▸ Text to read:

* BEGIN *

Barker, D.M., W. Huang, Y. R. Guo, and Q. N. Xiao., 2004: A Three-Dimensional (3DVAR) Data Assimilation System For Use With MM5: Implementation and Initial Results. Mon. Wea. Rev., 132, 897-914.

Running WRF-Var requires a Fortran 90 compiler. We currently support the following platforms: IBM, SGI, PC/Linux, Cray-X1, and Apple. Please let us know if this does not meet your requirements, and we will attempt to add other machines to our list of supported architectures as resources allow. Although we are interested to hear of your experiences on modifying compile options, we do not yet recommend making changes to the configure file used to compile WRF-Var.

 

Installing WRF-Var

Because WRF-Var codes utilize some features of MPI-2, so if you would like to run WRF-Var with multiple processors, please make sure your MPI compilers are MPI-2 compatible. Otherwise, you can download MPICH2 from http://www.mcs.anl.gov/research/projects/mpich2/, install the MPICH2 in appropriate location and use the installed MPI compiler.

Before compiling the WRF-Var code, it is necessary to have installed the NetCDF, BLAS, LAPACK, and BUFR libraries. If any of the BLAS, LAPACK and BUFR libraries are not available on the computer, they needs to be installed first. The source code for these libraries can be freely downloaded from http://netlib.org/blas/, http://netlib.org/lapack/, and http://www.nco.ncep.noaa.gov/sib/decoders/BUFRLIB/. Assuming, for example, that these libraries have been installed in subdirectories of /usr/local, the necessary environment variables might be set with

setenv BLAS   /usr/local/blas
setenv LAPACK /usr/local/lapack
setenv BUFR   /usr/local/bufr

Hint: Make sure the required libraries were all compiled using the same compiler that will be used to build WRF-Var, since the libraries produced by one compiler may not be compatible with code compiled with another.

* END *

▸ Task set:
**A.** Rewrite the listing as a JSON list of strings, one string per line with blank lines left out, covering only the part from the line with "At what distance from the" through the end of the listing, both ends included.
**B.** Extend the WRF-Var installation text, picking up right after its last sentence.

Spatial questions about scenes

* BEGIN *

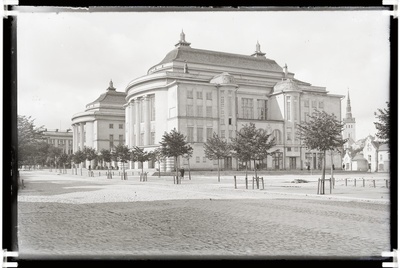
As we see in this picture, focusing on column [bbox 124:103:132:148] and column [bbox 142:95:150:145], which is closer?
column [bbox 142:95:150:145]

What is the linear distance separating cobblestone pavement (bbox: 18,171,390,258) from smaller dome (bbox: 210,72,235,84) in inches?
1686

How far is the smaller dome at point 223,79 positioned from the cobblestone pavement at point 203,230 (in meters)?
42.8

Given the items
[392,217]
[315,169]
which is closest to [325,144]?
[392,217]

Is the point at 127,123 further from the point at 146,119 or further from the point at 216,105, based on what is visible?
the point at 216,105

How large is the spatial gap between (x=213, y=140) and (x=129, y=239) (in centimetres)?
3549

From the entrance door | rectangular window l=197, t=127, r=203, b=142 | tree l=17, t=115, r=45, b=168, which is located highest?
rectangular window l=197, t=127, r=203, b=142

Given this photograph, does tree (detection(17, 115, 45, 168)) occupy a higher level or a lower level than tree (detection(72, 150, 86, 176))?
higher

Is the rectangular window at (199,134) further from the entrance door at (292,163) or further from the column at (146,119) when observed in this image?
the entrance door at (292,163)

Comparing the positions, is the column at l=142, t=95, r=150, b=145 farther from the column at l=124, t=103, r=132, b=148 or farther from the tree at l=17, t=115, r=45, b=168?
the tree at l=17, t=115, r=45, b=168

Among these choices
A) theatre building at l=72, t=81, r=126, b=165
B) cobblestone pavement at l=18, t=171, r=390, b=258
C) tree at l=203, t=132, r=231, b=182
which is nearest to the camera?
cobblestone pavement at l=18, t=171, r=390, b=258

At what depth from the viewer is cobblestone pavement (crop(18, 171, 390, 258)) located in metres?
10.9

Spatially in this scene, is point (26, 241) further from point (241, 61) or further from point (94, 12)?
point (241, 61)

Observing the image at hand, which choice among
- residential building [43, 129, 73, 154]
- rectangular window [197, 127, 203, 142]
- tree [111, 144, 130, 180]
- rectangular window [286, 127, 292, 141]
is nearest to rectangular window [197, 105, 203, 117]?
rectangular window [197, 127, 203, 142]

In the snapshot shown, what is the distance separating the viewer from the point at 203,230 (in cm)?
1290
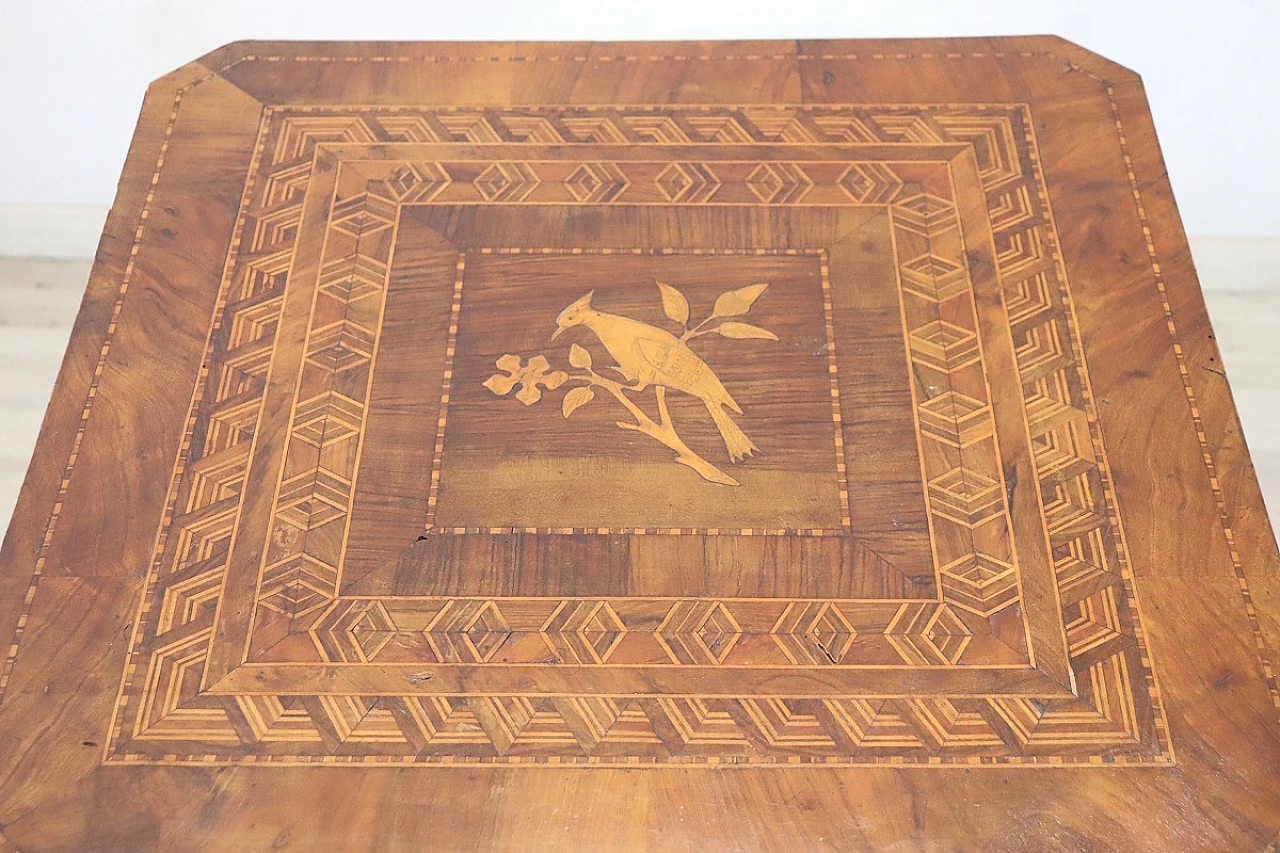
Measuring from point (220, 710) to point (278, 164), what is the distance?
2.19 feet

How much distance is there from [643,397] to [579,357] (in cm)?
8

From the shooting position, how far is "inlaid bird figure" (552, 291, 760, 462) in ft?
4.25

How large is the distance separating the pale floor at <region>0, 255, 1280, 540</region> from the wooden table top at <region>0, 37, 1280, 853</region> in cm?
79

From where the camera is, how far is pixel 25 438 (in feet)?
6.86

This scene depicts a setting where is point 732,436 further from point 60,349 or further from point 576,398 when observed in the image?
point 60,349

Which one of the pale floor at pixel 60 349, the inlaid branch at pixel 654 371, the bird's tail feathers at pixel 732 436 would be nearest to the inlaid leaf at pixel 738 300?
the inlaid branch at pixel 654 371

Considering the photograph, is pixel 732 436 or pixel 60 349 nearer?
pixel 732 436

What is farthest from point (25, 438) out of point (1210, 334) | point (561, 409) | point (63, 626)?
point (1210, 334)

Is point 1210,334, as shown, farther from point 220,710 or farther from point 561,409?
point 220,710

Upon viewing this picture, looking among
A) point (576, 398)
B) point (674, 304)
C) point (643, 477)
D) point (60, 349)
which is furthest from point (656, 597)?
point (60, 349)

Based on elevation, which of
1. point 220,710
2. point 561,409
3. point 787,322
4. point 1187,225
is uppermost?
point 1187,225

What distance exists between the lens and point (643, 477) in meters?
1.26

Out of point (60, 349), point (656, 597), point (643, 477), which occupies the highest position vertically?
point (60, 349)

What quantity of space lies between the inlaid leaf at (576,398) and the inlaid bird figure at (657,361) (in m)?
0.04
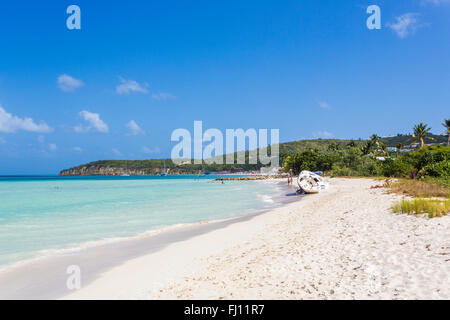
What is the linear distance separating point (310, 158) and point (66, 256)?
3568 inches

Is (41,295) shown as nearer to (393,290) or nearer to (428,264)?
(393,290)

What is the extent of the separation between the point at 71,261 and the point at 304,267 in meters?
7.09

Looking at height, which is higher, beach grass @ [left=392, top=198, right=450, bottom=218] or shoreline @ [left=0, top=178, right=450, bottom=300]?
beach grass @ [left=392, top=198, right=450, bottom=218]

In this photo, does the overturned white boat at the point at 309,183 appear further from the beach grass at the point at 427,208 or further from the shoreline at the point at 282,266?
the shoreline at the point at 282,266

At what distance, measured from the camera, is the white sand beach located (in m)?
5.32

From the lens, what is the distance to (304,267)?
6.64m

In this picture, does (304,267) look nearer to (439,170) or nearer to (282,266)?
(282,266)

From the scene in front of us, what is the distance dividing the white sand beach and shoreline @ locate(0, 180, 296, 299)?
55 cm

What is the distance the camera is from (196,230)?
14.1m

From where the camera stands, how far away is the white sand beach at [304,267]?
532cm

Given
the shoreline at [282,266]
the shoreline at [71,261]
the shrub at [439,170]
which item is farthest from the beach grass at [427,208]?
the shrub at [439,170]

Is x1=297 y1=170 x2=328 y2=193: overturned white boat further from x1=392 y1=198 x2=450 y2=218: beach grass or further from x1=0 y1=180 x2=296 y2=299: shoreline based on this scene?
x1=0 y1=180 x2=296 y2=299: shoreline

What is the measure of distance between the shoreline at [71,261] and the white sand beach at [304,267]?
0.55 metres

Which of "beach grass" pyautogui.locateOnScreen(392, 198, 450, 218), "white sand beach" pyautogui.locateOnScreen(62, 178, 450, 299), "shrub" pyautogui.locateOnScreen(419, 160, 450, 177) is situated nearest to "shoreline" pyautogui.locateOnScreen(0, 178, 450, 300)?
"white sand beach" pyautogui.locateOnScreen(62, 178, 450, 299)
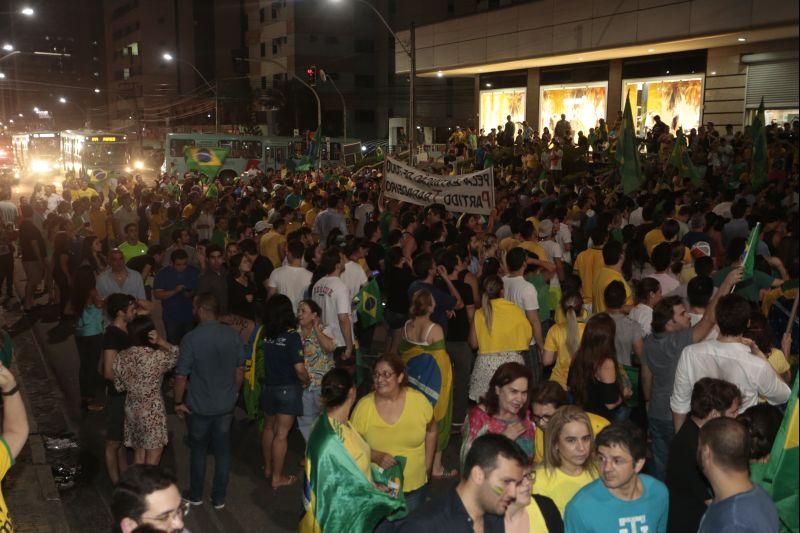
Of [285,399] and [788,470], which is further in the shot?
[285,399]

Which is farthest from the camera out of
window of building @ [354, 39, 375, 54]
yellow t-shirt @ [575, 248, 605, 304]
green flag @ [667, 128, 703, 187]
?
window of building @ [354, 39, 375, 54]

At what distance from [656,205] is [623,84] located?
19.9m

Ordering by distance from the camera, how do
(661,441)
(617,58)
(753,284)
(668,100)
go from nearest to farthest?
(661,441)
(753,284)
(668,100)
(617,58)

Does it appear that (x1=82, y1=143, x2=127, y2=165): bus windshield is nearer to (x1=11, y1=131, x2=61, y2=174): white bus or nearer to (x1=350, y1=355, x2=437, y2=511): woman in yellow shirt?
(x1=11, y1=131, x2=61, y2=174): white bus

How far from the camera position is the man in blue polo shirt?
9.65 m

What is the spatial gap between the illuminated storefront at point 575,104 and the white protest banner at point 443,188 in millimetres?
19584

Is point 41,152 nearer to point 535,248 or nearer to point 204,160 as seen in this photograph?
point 204,160

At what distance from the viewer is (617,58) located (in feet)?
102

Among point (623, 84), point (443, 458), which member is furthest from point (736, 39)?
point (443, 458)

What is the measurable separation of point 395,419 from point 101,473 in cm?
410

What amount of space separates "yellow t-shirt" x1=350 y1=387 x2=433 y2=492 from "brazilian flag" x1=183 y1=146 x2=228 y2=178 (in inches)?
1097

* END *

▸ Responses per task:
**A.**
[
  "At what distance from the viewer is (617,58) located (in feet)?",
  "102",
  "Among point (623, 84), point (443, 458), which member is furthest from point (736, 39)?",
  "point (443, 458)",
  "What is the measurable separation of point 395,419 from point 101,473 in cm?",
  "410",
  "What amount of space separates \"yellow t-shirt\" x1=350 y1=387 x2=433 y2=492 from \"brazilian flag\" x1=183 y1=146 x2=228 y2=178 (in inches)?",
  "1097"
]

**B.**
Assuming all required libraries are available, the WRF-Var Version 3 source code can be downloaded from http://www.mmm.ucar.edu/wrf/users/download/get_source.html. After the tar file is unzipped (gunzip WRFDAV3.TAR.gz) and untarred (untar WRFDAV3.TAR), the directory WRFDA should be created; this directory contains the WRF-Var source code.

To configure WRF-Var, change to the WRFDA directory and type

> ./configure wrfda

A list of configuration options for your computer should appear. Each option combines a compiler type and a parallelism option; since the configuration script doesn’t check which compilers are actually available, be sure to only select among the options for compilers that are available on your system. The parallelism option allows for a single-processor (serial) compilation, shared-memory parallel (smpar) compilation, distributed-memory parallel (dmpar) compilation, or a combination of shared-memory and distributed-memory parallel (dm+sm) compilation; for WRF-Var, parallel execution requires a “dm” option (see note below). After a selection from the list of options is made, a second choice for compiling nesting will appear. For example, on a Linux computer, the above steps look like:

> ./configure wrfda

checking for perl5... no

checking for perl... found /usr/bin/perl (perl)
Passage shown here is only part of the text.